Au nom du père (publication LeMonde.fr).

Tu es le père

par th fd bernier, écrivain.

13.02.12

Je me demande toujours d'où vient cette haine arbitraire, qui embringue bon nombre de nos concitoyens, lorsque l'on évoque le nom de psychanalyse.

J'en arrive à me dire, de fait, que ce sont les points cruciaux mêmes de la technique, osons l'appeler ainsi, qui se meurent à l'entendement du profane. À force de dévoiement, peut-être. Et du fait, sans doute, de celle qui se désire être consanguine (mais est-ce le cas, vraiment ?) : ainsi nommée la branche de la Psychologie.

La Psychanalyse ne cède à se targuer de psychologie ; seul le plus néophyte y voit une identique famille.

Mais, passons, et venons-en à considérer un des mythes fondateurs de cette Psychanalyse. Le mythe d’Œdipe. J'y viens parce que, récemment, j'advenais à laisser un commentaire sur un blog du Monde.fr, au sujet d'un texte que je découvrais : tel parlant du père, en dictateur ; plus précisément, du dictateur, comme guide du peuple, alors qu'assassiné (puisque le peuple alors libéré).

C'est une manie que nous devons sans doute à la puissance d'investigation de l'astrophysique : mais l'on voudrait, et trop souvent, que la "lacune" d'un vide en hypothèse, serve de nœud central à une rhétorique.

Un peu l'hypothèse du "trou noir", et tel dans tel texte que je mentionnais ici, la suppression physique du dictateur (dans son assassinat), pour certes libérer le peuple, mais lui donner un guide. Appelons-le alors, décemment, un anthé-guide ?

Ceci tant, examinons maintenant le mythe d’Œdipe. Et plus loin son rapport à son père, puisque c'est ce qui guide la psychanalyse.

.../... Le mythe interpelle à énoncer : que celui qui fut tué est le père d'Œdipe, que celle qui fut possédée est sa mère, et que l'oracle est accompli.

Découvrant la terrible vérité, Œdipe se crève les yeux. Il n’y a pas là une justice (ou une justice du peuple), mais sa propre volonté, dans une (atroce) culpabilité. Ou du moins, le sentiment, le ressenti d’une (telle) culpabilité. Œdipe, dans la narration, est victime du destin, et non de son désir.

Et la distinction est d'importance.

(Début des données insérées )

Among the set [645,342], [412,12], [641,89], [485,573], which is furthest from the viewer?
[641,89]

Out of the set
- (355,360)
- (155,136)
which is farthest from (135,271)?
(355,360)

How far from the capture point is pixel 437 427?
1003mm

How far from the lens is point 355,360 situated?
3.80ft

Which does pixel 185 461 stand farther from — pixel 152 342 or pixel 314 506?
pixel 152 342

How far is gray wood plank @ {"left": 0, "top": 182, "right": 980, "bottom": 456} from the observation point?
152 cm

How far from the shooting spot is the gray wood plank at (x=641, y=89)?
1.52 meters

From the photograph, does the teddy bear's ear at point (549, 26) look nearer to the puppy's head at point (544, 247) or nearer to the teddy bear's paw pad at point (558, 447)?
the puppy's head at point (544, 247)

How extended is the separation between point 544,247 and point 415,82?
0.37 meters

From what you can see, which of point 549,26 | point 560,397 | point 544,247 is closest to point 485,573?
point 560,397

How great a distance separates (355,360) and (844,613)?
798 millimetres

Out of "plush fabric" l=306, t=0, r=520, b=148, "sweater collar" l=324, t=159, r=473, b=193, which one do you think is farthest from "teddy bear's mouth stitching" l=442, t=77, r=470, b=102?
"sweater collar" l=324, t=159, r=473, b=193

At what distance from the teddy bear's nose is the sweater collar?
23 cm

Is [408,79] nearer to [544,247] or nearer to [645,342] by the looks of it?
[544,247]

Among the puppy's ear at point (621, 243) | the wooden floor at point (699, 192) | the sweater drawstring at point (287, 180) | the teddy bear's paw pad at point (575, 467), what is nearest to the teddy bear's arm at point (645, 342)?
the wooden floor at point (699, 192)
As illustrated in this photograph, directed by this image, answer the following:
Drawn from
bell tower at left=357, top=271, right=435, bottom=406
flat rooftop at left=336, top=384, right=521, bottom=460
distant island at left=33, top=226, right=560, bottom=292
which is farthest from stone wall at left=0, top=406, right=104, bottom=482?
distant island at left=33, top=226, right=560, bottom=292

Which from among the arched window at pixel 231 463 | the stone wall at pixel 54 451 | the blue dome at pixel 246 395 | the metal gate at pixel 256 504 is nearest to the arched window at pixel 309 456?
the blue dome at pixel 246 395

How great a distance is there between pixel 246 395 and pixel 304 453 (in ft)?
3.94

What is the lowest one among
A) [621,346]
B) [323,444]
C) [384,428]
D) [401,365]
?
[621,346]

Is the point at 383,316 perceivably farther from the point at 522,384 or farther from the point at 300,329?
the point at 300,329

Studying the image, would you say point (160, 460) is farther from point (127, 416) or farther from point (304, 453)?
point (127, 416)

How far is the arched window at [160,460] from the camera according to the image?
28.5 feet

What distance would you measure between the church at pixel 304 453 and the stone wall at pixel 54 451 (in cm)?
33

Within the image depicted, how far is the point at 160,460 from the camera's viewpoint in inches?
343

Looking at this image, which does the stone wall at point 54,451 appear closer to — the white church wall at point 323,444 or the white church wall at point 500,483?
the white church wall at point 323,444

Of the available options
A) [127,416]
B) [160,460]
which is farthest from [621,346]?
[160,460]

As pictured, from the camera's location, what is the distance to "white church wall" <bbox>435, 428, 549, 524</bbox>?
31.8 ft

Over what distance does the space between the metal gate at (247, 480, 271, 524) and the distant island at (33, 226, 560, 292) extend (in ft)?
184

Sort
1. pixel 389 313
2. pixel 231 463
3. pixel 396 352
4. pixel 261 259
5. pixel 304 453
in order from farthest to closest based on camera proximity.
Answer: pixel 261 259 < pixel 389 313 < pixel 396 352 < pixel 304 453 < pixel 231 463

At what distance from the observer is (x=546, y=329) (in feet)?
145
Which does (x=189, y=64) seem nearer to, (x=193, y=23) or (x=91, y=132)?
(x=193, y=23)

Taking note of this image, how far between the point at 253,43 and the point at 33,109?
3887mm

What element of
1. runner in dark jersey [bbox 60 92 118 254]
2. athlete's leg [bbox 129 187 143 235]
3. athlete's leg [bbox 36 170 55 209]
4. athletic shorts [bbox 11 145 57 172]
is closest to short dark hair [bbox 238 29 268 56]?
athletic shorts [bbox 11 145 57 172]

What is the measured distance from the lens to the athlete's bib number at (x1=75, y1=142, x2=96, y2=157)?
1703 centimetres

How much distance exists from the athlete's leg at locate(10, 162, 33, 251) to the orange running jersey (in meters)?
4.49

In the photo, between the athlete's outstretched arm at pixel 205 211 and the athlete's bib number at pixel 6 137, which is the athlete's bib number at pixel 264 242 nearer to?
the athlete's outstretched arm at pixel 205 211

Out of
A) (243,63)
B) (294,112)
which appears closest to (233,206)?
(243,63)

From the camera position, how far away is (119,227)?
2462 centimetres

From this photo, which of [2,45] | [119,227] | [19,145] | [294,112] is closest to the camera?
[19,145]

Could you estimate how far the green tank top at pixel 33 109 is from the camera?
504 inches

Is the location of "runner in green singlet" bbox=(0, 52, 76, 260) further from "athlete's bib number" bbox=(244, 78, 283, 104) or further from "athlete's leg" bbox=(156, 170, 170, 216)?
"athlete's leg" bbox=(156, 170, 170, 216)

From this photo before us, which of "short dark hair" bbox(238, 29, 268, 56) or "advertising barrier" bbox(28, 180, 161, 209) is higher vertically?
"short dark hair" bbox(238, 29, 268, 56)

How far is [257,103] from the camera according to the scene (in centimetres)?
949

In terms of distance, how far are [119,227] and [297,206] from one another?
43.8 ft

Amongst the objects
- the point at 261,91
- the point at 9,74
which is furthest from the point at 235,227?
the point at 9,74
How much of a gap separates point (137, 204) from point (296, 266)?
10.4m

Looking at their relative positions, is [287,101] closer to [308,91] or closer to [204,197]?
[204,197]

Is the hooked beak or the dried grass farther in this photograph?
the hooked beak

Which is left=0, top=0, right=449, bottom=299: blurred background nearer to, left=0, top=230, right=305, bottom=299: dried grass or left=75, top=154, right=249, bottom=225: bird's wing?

Alors, revenons au peuple, au dictateur (puisqu'il en a un). Et plus loin, au père. Un dictateur, établi de fait dans la violence, est l’antithèse du père d’Œdipe. Le dictateur ne peut être père (du peuple), tout bonnement. Car tout père est bien autre chose. Nous allons voir ces points ici. Car dans la filiation, heureuse ou moins (heureuse), le rapport du père au fils montre force et non-violence.

Il se fait, pragmatiquement, dans le jeu. Seul l’enfant, en grandissant, ressent une confrontation. Mais cela ne devrait pas être, c’est le jeu, avec le père si grand, si fort (pour les yeux de l’enfant, pour sa mère bien sûr, se dit l’enfant)…

Le mythe grec est une détonation, dans un réel assassinat, et lequel ! Il évoque aussi directement la pulsion (jusqu'à l'acte) de l'inceste. Pour l'enfant qui grandit, la Psychanalyse lit la "résolution du stade de l'Œdipe".

Nous nous construisons (à tous âges) dans le registre de ce que Lacan établit comme Symbolique. Quel grand Ensemble !

Passé le "stade de l’Œdipe", où de fait un temps le père se laisse "tuer" (au symbolique !!), cela s’oublie bien vite, à l'enfant, que ce heurt à l'intime. À la joie des certitudes (celles du père, venu à l’enfant, et mêlées celles construites par l’enfant lui-même).

Certitudes qui permettent la fin de la grande enfance, puis l’assurance sans failles de la préadolescence. Un devenir. Et fait, l’Œdipe, au sens de la psychanalyse. En espérant vous avoir été utile, très cordialement, voilà ces quelques points pour démystifier cet arrangement (royal, je crois), de la Psychanalyse avec le mythe grec.

Voyez que la technique use de nuance, et qu'il convient d'amender le terme étriqué de quelques médias : "faire (il-elle fait) son Œdipe". Je reste, écrivain, ou plutôt simple rédacteur, je reste à être presque ébahi de m'avoir trouvé chemin dans ce propos, moi qui ne connut antécédemment que les affres de la psychose.

Me reste à préciser : que les guerres (des individus dans les peuples) se font au nom du père. En l'absence de l’Œdipe. Et à l'encontre du Père ; j'ai nommé là Dieu.

Tu es le père (le devenir de l’Œdipe), n'est pas tuer.